I. - La nature et l'étendue des besoins à satisfaire par les contrats de concession de travaux publics sont déterminées en prenant en compte des objectifs de développement durable.

II. - Les conditions d'exécution d'une concession de travaux publics peuvent comporter des obligations visant à concilier développement économique, protection et mise en valeur de l'environnement et progrès social conformément aux objectifs du développement durable.

Ces obligations, qui sont indiquées dans l'avis d'appel public à la concurrence ou dans les documents de la consultation, ne peuvent entraîner d'effet discriminatoire à l'égard des candidats potentiels.

La collectivité territoriale ou l'établissement public local peut :

1° Soit imposer aux candidats de sous-traiter à des tiers un pourcentage au moins égal à 30 % de la valeur globale des travaux faisant l'objet du contrat ;

2° Soit inviter les candidats à indiquer dans leurs offres s'ils entendent confier à des tiers une part des travaux faisant l'objet du contrat et, dans l'affirmative, le pourcentage qu'elle représente dans la valeur globale des travaux.

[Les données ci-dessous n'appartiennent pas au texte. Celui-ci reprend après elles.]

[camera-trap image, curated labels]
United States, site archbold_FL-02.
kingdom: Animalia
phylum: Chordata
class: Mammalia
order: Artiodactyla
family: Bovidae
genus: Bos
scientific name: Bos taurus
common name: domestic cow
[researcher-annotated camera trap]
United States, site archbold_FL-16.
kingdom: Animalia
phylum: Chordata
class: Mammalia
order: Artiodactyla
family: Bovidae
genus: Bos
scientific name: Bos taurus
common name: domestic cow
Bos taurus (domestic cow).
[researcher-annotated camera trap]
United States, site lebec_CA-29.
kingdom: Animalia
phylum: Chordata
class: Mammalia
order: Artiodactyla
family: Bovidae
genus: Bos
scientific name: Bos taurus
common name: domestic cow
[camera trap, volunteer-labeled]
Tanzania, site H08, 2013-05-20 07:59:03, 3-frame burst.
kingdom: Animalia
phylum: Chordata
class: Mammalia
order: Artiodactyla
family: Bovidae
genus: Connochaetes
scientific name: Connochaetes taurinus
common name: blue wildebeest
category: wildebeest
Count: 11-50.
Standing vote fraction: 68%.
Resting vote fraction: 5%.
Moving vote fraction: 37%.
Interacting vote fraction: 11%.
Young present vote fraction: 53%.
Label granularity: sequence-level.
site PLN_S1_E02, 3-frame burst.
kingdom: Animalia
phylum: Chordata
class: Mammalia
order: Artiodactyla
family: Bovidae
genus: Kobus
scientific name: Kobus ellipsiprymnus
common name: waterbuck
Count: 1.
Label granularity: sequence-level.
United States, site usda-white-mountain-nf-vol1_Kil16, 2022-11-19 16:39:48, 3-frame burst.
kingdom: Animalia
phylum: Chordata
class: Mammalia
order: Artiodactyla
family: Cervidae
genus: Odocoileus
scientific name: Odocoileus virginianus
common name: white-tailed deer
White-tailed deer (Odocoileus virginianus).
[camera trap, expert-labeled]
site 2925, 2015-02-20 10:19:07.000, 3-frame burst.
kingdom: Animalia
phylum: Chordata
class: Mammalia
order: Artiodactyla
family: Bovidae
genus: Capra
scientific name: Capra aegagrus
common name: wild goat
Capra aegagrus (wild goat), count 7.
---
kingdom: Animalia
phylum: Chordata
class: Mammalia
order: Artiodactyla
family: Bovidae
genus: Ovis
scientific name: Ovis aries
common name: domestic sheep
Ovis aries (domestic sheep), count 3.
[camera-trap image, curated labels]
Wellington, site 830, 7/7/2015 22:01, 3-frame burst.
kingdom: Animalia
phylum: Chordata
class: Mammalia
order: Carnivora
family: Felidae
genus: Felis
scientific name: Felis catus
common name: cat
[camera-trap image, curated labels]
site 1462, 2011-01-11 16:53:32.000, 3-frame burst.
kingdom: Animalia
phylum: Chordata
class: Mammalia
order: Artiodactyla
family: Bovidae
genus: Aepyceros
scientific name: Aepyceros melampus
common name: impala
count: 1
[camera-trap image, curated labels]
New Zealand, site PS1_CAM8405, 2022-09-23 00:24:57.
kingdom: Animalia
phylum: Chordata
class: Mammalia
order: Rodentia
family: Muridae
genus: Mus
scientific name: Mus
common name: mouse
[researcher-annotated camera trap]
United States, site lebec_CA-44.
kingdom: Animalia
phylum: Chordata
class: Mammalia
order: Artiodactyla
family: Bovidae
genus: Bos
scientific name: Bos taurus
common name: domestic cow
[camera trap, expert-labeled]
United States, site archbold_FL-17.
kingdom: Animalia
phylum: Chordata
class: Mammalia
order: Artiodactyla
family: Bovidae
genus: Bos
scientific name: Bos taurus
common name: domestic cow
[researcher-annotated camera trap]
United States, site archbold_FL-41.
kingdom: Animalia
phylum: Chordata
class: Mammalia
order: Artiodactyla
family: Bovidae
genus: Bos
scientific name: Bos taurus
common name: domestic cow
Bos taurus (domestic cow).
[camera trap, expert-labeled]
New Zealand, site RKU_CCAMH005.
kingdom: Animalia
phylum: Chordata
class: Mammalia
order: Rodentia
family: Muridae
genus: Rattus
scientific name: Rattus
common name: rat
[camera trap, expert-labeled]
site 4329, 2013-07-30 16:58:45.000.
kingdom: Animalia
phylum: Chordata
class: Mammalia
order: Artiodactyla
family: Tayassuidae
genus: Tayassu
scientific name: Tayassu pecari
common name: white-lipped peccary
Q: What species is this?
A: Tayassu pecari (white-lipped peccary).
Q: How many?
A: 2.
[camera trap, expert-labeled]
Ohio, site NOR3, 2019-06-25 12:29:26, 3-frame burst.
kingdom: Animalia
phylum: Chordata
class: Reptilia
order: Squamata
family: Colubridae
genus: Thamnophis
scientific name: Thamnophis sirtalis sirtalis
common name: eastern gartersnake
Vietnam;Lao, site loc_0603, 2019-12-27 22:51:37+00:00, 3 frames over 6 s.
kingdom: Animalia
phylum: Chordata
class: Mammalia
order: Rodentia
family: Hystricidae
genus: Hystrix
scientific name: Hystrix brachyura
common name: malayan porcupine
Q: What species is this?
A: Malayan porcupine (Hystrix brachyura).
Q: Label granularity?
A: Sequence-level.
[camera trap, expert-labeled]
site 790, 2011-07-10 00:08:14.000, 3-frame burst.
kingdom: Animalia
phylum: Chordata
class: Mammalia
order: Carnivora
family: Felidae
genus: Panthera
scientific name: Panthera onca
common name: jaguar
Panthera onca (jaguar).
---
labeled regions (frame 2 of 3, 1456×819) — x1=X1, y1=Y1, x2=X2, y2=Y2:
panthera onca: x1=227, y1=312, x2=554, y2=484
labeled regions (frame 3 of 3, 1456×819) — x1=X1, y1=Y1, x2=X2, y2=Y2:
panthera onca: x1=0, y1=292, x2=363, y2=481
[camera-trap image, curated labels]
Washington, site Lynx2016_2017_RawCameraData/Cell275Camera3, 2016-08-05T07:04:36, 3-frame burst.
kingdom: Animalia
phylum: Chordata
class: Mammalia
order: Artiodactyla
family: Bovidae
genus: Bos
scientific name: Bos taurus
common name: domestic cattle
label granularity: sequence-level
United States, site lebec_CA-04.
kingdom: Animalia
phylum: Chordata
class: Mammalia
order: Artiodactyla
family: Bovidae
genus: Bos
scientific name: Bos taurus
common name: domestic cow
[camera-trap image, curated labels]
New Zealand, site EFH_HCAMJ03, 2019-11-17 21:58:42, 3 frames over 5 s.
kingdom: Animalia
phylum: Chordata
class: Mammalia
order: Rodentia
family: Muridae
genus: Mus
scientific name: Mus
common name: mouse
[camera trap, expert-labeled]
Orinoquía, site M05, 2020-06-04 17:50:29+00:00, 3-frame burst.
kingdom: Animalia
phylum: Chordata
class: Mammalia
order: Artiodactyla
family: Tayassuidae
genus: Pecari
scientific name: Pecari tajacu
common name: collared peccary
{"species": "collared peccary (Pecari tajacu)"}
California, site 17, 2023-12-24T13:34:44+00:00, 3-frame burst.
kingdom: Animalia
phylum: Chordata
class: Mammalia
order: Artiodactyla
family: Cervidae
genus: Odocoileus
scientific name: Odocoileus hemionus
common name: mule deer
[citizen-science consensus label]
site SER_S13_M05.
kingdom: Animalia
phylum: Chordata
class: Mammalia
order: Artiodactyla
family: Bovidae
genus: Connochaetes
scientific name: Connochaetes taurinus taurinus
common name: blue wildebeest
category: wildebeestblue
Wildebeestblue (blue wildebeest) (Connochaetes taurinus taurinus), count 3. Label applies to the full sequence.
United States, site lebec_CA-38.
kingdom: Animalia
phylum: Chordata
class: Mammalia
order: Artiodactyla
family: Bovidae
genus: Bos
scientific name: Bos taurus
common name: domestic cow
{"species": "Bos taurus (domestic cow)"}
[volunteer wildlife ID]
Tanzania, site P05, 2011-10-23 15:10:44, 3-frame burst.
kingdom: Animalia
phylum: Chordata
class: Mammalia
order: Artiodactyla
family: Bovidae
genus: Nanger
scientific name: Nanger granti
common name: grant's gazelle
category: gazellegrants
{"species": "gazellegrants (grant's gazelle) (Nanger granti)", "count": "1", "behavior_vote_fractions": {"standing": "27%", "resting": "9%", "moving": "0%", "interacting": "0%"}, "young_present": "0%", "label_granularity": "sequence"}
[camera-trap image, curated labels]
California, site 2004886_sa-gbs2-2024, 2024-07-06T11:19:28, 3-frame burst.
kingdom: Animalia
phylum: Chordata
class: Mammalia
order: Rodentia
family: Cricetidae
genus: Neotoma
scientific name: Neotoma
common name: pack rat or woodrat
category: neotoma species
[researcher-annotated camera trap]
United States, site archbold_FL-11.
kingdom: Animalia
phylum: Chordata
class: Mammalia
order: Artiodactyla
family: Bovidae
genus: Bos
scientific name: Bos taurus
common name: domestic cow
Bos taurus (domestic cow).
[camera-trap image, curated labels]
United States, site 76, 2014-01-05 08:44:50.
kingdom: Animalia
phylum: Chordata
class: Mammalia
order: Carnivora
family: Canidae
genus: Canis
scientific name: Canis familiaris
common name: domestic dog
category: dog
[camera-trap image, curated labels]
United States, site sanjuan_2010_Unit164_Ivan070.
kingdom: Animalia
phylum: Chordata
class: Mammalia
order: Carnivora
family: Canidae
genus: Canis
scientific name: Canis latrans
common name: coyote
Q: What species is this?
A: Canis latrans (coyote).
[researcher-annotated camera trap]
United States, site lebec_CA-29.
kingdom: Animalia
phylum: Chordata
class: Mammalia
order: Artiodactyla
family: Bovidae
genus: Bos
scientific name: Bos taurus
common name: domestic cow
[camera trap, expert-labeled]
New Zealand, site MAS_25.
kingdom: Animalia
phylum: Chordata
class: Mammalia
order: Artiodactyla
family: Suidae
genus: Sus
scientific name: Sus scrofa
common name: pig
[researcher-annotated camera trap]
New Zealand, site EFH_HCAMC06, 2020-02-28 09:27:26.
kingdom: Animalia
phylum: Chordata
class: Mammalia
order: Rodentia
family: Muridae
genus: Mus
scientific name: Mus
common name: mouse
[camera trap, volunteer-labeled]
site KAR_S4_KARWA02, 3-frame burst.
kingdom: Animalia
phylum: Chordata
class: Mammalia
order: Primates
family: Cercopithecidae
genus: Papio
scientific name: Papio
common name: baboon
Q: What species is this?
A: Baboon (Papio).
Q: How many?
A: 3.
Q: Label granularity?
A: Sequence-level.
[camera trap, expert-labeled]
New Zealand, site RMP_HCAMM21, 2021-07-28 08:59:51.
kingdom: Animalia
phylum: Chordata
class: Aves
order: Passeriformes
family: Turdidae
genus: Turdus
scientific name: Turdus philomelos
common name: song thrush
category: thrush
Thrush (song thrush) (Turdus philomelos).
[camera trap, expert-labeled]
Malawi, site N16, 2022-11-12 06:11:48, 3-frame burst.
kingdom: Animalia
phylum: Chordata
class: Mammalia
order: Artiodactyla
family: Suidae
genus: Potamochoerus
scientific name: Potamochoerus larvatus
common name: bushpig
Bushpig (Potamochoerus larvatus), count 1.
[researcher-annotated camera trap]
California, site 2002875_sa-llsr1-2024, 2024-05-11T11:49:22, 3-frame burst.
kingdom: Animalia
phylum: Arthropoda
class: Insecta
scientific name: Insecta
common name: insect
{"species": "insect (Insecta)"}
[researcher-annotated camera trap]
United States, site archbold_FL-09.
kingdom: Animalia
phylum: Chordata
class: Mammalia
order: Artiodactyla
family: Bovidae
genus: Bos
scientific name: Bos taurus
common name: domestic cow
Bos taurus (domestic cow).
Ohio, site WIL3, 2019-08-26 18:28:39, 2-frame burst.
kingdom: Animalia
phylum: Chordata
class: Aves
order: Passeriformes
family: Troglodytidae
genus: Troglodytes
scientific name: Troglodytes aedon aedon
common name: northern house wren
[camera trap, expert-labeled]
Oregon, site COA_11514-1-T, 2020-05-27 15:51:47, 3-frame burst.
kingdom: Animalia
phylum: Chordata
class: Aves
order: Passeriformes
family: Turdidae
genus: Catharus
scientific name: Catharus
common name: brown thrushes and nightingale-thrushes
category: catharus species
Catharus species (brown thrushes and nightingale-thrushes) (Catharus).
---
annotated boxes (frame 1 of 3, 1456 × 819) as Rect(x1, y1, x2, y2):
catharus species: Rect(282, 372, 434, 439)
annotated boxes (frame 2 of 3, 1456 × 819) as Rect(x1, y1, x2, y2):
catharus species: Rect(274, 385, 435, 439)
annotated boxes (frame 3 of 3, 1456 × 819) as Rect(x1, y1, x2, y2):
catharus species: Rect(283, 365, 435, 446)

L'exigence mentionnée au 1° ou l'invitation mentionnée au 2° doivent être indiquées dans l'avis d'appel public à la concurrence ou dans les documents de la consultation.

La passation des contrats de concession de travaux publics est soumise à des obligations de publicité dans les conditions et sous réserve des exceptions définies par décret en Conseil d'Etat.

Les interdictions de soumissionner prévues à l'article 8 de l'ordonnance n° 2005-649 du 6 juin 2005 relative aux marchés passés par certaines personnes publiques ou privées non soumises au code des marchés publics s'appliquent aux contrats de concession de travaux publics.

Les personnes condamnées au titre du 5° de l'article 131-39 du code pénal ne peuvent soumissionner aux contrats de concession de travaux publics.

Les conditions dans lesquelles la collectivité territoriale ou l'établissement public local avise les autres candidats du nom de l'attributaire et des motifs ayant conduit au choix de ce dernier, ainsi que celles dans lesquelles les contrats de concession de travaux publics sont conclus, sont prévues par décret en Conseil d'Etat.